■ Textauszug
^^^^^^^^
Rahmenbeschluss 2005/214/JI Art. 7 Abs. 2 Buchst. g und Art. 20 Abs. 3
Leitsatz
1. Art. 7 Abs. 2 Buchst. g und Art. 20 Abs. 3 des Rahmenbeschlusses 2005/214/JI des Rates vom 24.2.2005 über die Anwendung des Grundsatzes der gegenseitigen Anerkennung von Geldstrafen und Geldbußen in der Fassung des Rahmenbeschlusses 2009/299/JI des Rates vom 26.2.2009 sind dahin auszulegen, dass, nachdem eine Entscheidung über die Verhängung einer Geldbuße oder Geldstrafe nach den nationalen Rechtsvorschriften des Entscheidungsmitgliedstaats zugestellt wurde, die die Angabe enthält, dass und innerhalb welcher Frist ein Rechtsbehelf eingelegt werden kann, die Behörde des Vollstreckungsmitgliedstaats die Anerkennung oder Vollstreckung dieser Entscheidung nicht verweigern kann, sofern dem Betreffenden eine ausreichende Frist zur Einlegung eines Rechtsbehelfs gegen die Entscheidung eingeräumt wurde, was zu prüfen Sache des vorlegenden Gerichts ist, wobei die Tatsache, dass das Verfahren zur Verhängung der fraglichen Geldbuße oder Geldstrafe den Charakter eines Verwaltungsverfahrens aufweist, keine Auswirkung hat.
^^^^^^^^
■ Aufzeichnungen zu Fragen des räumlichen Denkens
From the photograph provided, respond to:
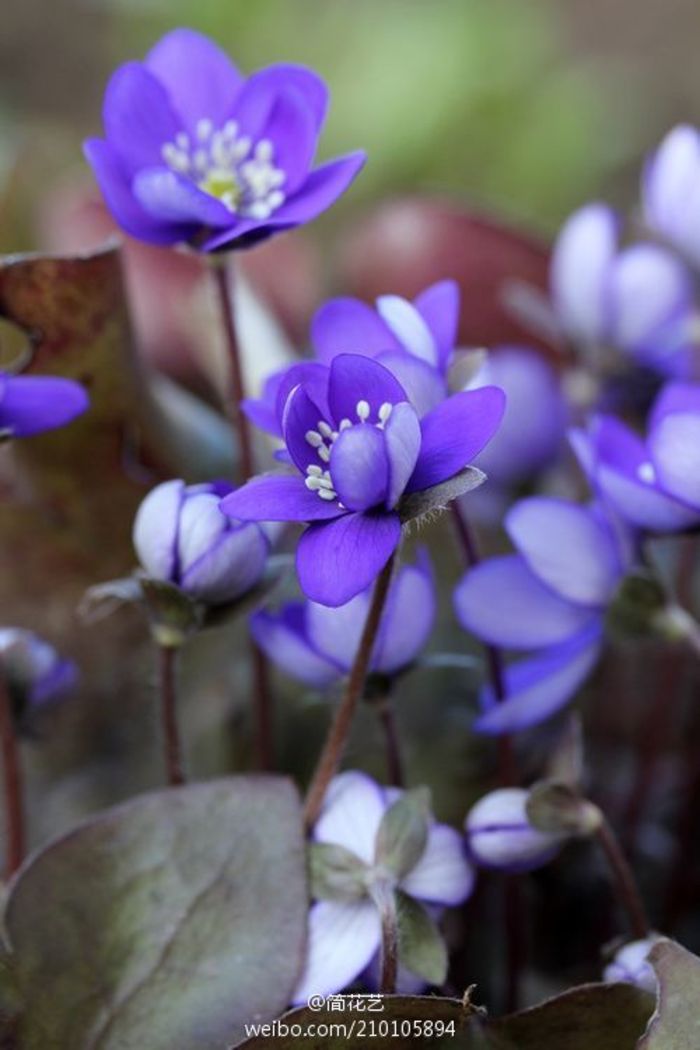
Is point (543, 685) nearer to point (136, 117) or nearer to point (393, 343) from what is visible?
point (393, 343)

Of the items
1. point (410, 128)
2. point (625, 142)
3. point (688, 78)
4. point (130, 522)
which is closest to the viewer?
point (130, 522)

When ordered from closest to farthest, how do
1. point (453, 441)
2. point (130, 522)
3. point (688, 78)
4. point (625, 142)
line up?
point (453, 441) < point (130, 522) < point (625, 142) < point (688, 78)

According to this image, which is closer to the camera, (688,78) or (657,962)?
(657,962)

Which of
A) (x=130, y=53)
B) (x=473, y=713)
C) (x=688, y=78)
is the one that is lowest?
(x=473, y=713)

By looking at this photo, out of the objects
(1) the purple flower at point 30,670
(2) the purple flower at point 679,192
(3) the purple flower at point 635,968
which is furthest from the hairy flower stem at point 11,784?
(2) the purple flower at point 679,192

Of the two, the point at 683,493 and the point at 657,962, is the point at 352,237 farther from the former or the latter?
the point at 657,962

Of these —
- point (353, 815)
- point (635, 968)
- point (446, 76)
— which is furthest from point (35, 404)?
point (446, 76)

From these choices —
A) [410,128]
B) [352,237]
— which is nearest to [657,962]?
[352,237]

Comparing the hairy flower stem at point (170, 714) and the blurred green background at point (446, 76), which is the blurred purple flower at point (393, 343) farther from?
the blurred green background at point (446, 76)
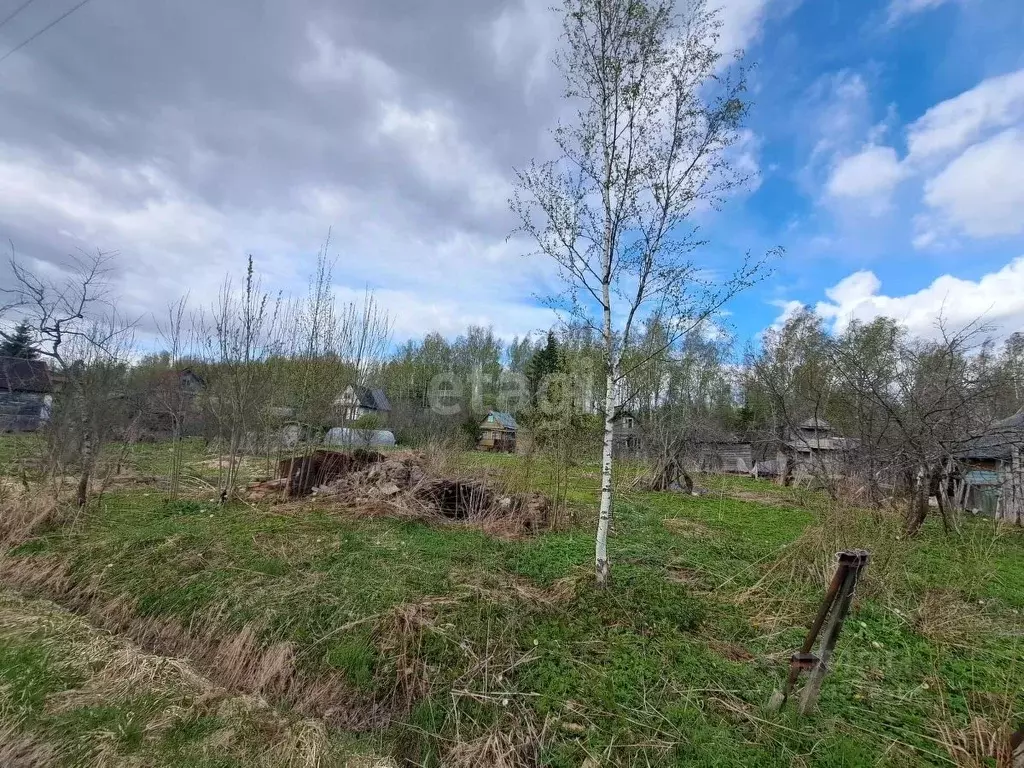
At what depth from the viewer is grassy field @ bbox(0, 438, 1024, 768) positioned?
^^^^^^^^
■ Gestellte Aufgabe 1
Von welchem Datum ist laut dem Textauszug zum Rahmenbeschluss 2005/214/JI der Rahmenbeschluss 2009/299/JI des Rates?
■ Gestellte Aufgabe 2
Führe den Textauszug zum Rahmenbeschluss 2005/214/JI nach seinem letzten Satz weiter.

■ Antwort zur Aufgabe 1
Vom 26.2.2009.

■ Antwort zur Aufgabe 2
2. Art. 20 Abs. 3 des Rahmenbeschlusses 2005/214 in der Fassung des Rahmenbeschlusses 2009/299 ist dahin auszulegen, dass die zuständige Behörde des Vollstreckungsmitgliedstaats die Anerkennung oder Vollstreckung einer Entscheidung über die Verhängung einer Geldbuße oder Geldstrafe wegen Zuwiderhandlungen gegen Straßenverkehrsvorschriften nicht verweigern kann, wenn eine solche Sanktion aufgrund einer Haftungsvermutung nach dem nationalen Recht des Entscheidungsmitgliedstaats gegen die Person verhängt wurde, auf deren Namen das betreffende Fahrzeug zugelassen ist, sofern diese Vermutung widerlegbar ist.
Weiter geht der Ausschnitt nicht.